REQUIRED ACTION 1:
In the essay on Ronald Johnson's poetry, whom does Johnson call his "guiding spirit" in the note to ARK?
REQUIRED ACTION 2:
Continue the essay on Ronald Johnson's poetry from the point where it stops.

*** EXERCISE PASSAGE ***

Ultimately, it may be pointless to write critically about the poems of a man who claimed "I wished, from the beginning, to start all over again, attempting to know nothing but a will to create, and matter at hand." [1]   New Critical tools aren't much help, surely.  I have gone so very far out of my way not to write critically about poets like Ronald Johnson, partially because I love their work in a way that feels vulnerable, impressionistic, and not about knowing.  I've also fled from the task for another reason.  It is terrifically hard.  With that caveat, I aim to begin a different kind of research than I am used to.  This essay is, more than anything else, meant as a prose paean to one of my dearest, ghostly fathers.  I try to do something like close-reading here, because I think the work demands it, but ultimately, in the spirit of Johnson's project, I make few pretensions to know.  With any luck this will shelter me from certain kinds of academic scrutiny (especially academic self-scrutiny) and allow me to say something of what I see when I look into Johnson's poetry.

I have always thought of Ronald Johnson as a mystical poet.  Calling him one seems an obvious enough thing to do.  After all, in the note to ARK that I've already quoted, he claims Blake as his "guiding spirit."  He is certainly prone to declarations of his own mystification.  Take for example the record of seeings and hearings that make up The Book of the Green Man's Summer section, especially "What the Leaf Told Me":

                       
                        Today I saw the word written on the poplar leaves.

*** End of EXERCISE PASSAGE ***
*** DATA FOR ANALYSIS ***

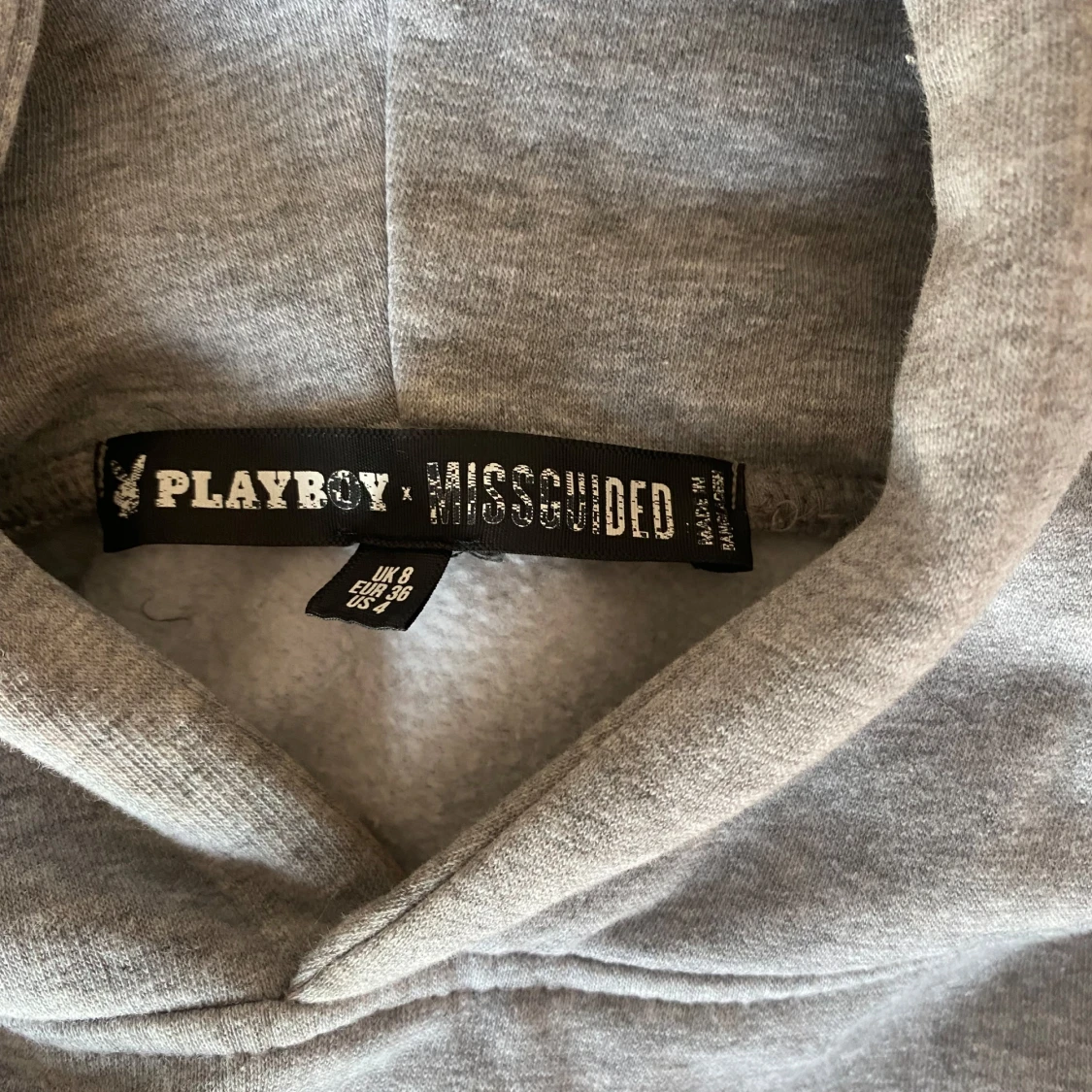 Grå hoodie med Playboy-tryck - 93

*** End of DATA FOR ANALYSIS ***
*** DATA FOR ANALYSIS ***

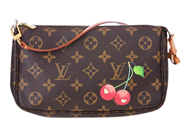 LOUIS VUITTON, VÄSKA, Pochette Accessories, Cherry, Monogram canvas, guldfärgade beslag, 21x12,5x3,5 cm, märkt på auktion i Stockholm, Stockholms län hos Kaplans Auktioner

*** End of DATA FOR ANALYSIS ***

RESULT 1:
Blake.

RESULT 2:
                       
                        It was
'dazzle'. The dazzle of the poplars.
                       
                        As a leaf startles out
                       
                        From an undifferentiated mass of foliage,
                        so the word did from a leaf-
                       
                        A Mirage Of The Delicate Polyglot
                       
                        inventing itself as cipher. But this, in shifts & gyrations,
                       
                        grew in brightness, so bright
                       
                        the massy poplars soon outshone the sun ...
                       
                        'My light-my dews-my breezes-my bloom'. Reflections
                       
                        In a Wren's Eye.[2]

The first two lines, drawn (as Johnson notes) from the diaries of Francis Kilvert, seem mystical enough in their provenance.  The poplar's leaves bear their own unique signature - a trace of divine semiosis - which is immediately recognizable to the attentive observer. [3]  Language, literary invention, and the natural life process seem to become identities in this poem: "As a leaf startles out / ... so the word did."  But is this gesture necessarily mystical?  I've begun to wonder about the utility of labels like "mystical" or "visionary."  Partially, they seem to be a catchall for anything that resists analysis, anything that takes up the oblique tones of high prophecy, or anything with religious texture that seems too cool to be connected to religion and its bugbears.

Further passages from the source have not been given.